Copy all of the records below verbatim.
— start of Provided entries —
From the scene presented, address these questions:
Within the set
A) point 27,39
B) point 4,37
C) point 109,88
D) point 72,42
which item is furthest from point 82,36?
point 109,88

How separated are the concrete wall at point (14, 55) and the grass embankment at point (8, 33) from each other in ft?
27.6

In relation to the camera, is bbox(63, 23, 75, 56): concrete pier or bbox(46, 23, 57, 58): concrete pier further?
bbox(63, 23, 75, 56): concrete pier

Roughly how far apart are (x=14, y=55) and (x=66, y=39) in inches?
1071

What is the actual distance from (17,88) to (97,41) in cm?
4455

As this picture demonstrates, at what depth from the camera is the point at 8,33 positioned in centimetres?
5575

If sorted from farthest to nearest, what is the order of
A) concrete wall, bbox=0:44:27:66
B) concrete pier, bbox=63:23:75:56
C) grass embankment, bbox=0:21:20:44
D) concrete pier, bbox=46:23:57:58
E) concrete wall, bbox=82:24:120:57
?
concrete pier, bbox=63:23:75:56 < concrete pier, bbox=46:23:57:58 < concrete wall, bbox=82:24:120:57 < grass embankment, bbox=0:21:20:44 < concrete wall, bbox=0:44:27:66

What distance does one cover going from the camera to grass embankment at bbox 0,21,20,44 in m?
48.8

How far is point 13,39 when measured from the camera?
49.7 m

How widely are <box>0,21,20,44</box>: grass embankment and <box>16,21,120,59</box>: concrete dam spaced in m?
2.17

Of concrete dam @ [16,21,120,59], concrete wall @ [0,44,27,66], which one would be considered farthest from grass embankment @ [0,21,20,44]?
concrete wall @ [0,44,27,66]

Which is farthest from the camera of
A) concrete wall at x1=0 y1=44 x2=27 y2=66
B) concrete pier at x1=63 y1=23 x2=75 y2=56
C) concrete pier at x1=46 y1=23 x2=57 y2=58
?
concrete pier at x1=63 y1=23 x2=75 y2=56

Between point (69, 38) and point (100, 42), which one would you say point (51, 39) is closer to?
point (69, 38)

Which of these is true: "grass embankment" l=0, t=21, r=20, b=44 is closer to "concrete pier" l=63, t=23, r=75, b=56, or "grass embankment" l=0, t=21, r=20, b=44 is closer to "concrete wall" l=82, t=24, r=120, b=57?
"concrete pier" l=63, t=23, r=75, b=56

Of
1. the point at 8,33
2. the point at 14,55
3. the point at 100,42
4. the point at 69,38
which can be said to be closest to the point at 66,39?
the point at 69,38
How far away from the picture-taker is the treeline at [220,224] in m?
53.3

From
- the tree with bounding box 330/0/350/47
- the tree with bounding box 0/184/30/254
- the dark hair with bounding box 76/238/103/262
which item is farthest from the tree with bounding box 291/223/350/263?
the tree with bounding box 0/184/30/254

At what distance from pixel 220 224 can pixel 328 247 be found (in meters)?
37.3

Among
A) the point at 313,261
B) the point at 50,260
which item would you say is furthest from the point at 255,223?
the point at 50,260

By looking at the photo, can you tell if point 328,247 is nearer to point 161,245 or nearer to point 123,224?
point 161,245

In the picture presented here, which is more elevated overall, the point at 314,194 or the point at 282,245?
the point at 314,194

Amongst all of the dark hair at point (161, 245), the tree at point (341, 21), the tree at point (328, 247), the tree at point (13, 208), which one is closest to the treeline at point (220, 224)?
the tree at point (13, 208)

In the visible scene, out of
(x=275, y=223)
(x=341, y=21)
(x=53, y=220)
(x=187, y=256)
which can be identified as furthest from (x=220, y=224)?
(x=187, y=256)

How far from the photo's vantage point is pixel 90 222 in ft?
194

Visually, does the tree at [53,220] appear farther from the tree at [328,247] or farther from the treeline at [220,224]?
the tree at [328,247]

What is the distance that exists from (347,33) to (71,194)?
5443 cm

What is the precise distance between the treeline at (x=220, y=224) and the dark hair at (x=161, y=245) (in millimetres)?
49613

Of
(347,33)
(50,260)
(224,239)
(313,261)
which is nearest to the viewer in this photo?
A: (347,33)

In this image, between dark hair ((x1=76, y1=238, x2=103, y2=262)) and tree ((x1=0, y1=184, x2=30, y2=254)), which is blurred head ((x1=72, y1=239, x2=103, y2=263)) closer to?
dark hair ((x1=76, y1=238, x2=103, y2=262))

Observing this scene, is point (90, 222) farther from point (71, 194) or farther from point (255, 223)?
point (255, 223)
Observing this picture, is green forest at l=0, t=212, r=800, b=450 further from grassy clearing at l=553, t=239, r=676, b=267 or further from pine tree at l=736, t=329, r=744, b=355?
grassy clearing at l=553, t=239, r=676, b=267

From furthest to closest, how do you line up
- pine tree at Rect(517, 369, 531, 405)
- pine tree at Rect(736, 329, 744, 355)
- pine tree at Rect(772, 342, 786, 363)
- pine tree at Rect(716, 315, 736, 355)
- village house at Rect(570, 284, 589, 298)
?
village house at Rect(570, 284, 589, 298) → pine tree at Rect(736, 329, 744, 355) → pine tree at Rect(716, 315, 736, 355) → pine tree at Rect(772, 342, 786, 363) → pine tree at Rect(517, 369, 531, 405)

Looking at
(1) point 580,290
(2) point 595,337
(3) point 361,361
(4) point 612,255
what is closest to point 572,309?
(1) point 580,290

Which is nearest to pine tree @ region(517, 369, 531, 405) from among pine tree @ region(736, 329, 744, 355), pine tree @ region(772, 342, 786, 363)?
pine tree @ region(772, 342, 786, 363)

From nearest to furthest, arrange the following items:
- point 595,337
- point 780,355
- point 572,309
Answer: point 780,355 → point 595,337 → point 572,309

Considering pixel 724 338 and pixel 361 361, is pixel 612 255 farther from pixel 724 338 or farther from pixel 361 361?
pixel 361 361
— end of Provided entries —
Finished exercise –
From the scene presented, address these questions:
Within the set
A) point 27,39
B) point 4,37
C) point 109,88
D) point 72,42
which item is furthest from point 82,36?
point 109,88

How separated are the concrete wall at point (14, 55) and the grass embankment at point (8, 33) from each other in ft?
27.6

In relation to the camera, is bbox(63, 23, 75, 56): concrete pier or bbox(46, 23, 57, 58): concrete pier further?
bbox(63, 23, 75, 56): concrete pier

Roughly how far apart are (x=14, y=55) and (x=66, y=39) in inches?
1071

What is the actual distance from (17,88) to (97,41) in cm?
4455

As this picture demonstrates, at what depth from the camera is the point at 8,33 positioned in centimetres?
5575

If sorted from farthest to nearest, what is the order of
A) concrete wall, bbox=0:44:27:66
B) concrete pier, bbox=63:23:75:56
C) grass embankment, bbox=0:21:20:44
D) concrete pier, bbox=46:23:57:58
E) concrete wall, bbox=82:24:120:57
?
concrete pier, bbox=63:23:75:56 < concrete pier, bbox=46:23:57:58 < concrete wall, bbox=82:24:120:57 < grass embankment, bbox=0:21:20:44 < concrete wall, bbox=0:44:27:66

What distance does one cover going from the camera to grass embankment at bbox 0,21,20,44 in m?
48.8

How far is point 13,39 when measured from the camera?
49.7 m

How widely are <box>0,21,20,44</box>: grass embankment and <box>16,21,120,59</box>: concrete dam spaced in m?
2.17

Of concrete dam @ [16,21,120,59], concrete wall @ [0,44,27,66], which one would be considered farthest from grass embankment @ [0,21,20,44]?
concrete wall @ [0,44,27,66]

Which is farthest from the camera of
A) concrete wall at x1=0 y1=44 x2=27 y2=66
B) concrete pier at x1=63 y1=23 x2=75 y2=56
C) concrete pier at x1=46 y1=23 x2=57 y2=58
?
concrete pier at x1=63 y1=23 x2=75 y2=56

Between point (69, 38) and point (100, 42), which one would you say point (51, 39) is closer to?
point (69, 38)

Which of these is true: "grass embankment" l=0, t=21, r=20, b=44 is closer to "concrete pier" l=63, t=23, r=75, b=56, or "grass embankment" l=0, t=21, r=20, b=44 is closer to "concrete wall" l=82, t=24, r=120, b=57?
"concrete pier" l=63, t=23, r=75, b=56

Of
1. the point at 8,33
2. the point at 14,55
3. the point at 100,42
4. the point at 69,38
which can be said to be closest to the point at 66,39?
the point at 69,38
How far away from the picture-taker is the treeline at [220,224] in m?
53.3

From
- the tree with bounding box 330/0/350/47
- the tree with bounding box 0/184/30/254
- the dark hair with bounding box 76/238/103/262
which item is farthest from the tree with bounding box 291/223/350/263?
the tree with bounding box 0/184/30/254

At what distance from pixel 220 224 can pixel 328 247 be found (in meters)?
37.3

Among
A) the point at 313,261
B) the point at 50,260
which item would you say is furthest from the point at 255,223?
the point at 50,260

By looking at the photo, can you tell if point 328,247 is nearer to point 161,245 or nearer to point 123,224?
point 161,245

In the picture presented here, which is more elevated overall, the point at 314,194 or the point at 282,245?
the point at 314,194

Amongst all of the dark hair at point (161, 245), the tree at point (341, 21), the tree at point (328, 247), the tree at point (13, 208), which one is closest to the treeline at point (220, 224)?
the tree at point (13, 208)

In the visible scene, out of
(x=275, y=223)
(x=341, y=21)
(x=53, y=220)
(x=187, y=256)
which can be identified as furthest from (x=220, y=224)?
(x=187, y=256)

How far from the photo's vantage point is pixel 90 222 in ft?
194

Visually, does the tree at [53,220] appear farther from the tree at [328,247] or farther from the treeline at [220,224]?
the tree at [328,247]

What is the distance that exists from (347,33) to (71,194)?
5443 cm

What is the precise distance between the treeline at (x=220, y=224) and the dark hair at (x=161, y=245) (in millimetres)?
49613

Of
(347,33)
(50,260)
(224,239)
(313,261)
which is nearest to the viewer in this photo?
A: (347,33)

In this image, between dark hair ((x1=76, y1=238, x2=103, y2=262)) and tree ((x1=0, y1=184, x2=30, y2=254)), which is blurred head ((x1=72, y1=239, x2=103, y2=263)) closer to?
dark hair ((x1=76, y1=238, x2=103, y2=262))

Observing this scene, is point (90, 222) farther from point (71, 194) or farther from point (255, 223)?
point (255, 223)
Observing this picture, is green forest at l=0, t=212, r=800, b=450 further from grassy clearing at l=553, t=239, r=676, b=267 or further from pine tree at l=736, t=329, r=744, b=355?
grassy clearing at l=553, t=239, r=676, b=267

From furthest to closest, how do you line up
- pine tree at Rect(517, 369, 531, 405)
- pine tree at Rect(736, 329, 744, 355)
- pine tree at Rect(772, 342, 786, 363)
- pine tree at Rect(716, 315, 736, 355)
- village house at Rect(570, 284, 589, 298)
?
village house at Rect(570, 284, 589, 298) → pine tree at Rect(736, 329, 744, 355) → pine tree at Rect(716, 315, 736, 355) → pine tree at Rect(772, 342, 786, 363) → pine tree at Rect(517, 369, 531, 405)

Looking at
(1) point 580,290
(2) point 595,337
(3) point 361,361
(4) point 612,255
what is closest to point 572,309?
(1) point 580,290

Which is nearest to pine tree @ region(517, 369, 531, 405) from among pine tree @ region(736, 329, 744, 355), pine tree @ region(772, 342, 786, 363)?
pine tree @ region(772, 342, 786, 363)

From nearest to furthest, arrange the following items:
- point 595,337
- point 780,355
- point 572,309
Answer: point 780,355 → point 595,337 → point 572,309

Considering pixel 724 338 and pixel 361 361, is pixel 612 255 farther from pixel 724 338 or farther from pixel 361 361?
pixel 361 361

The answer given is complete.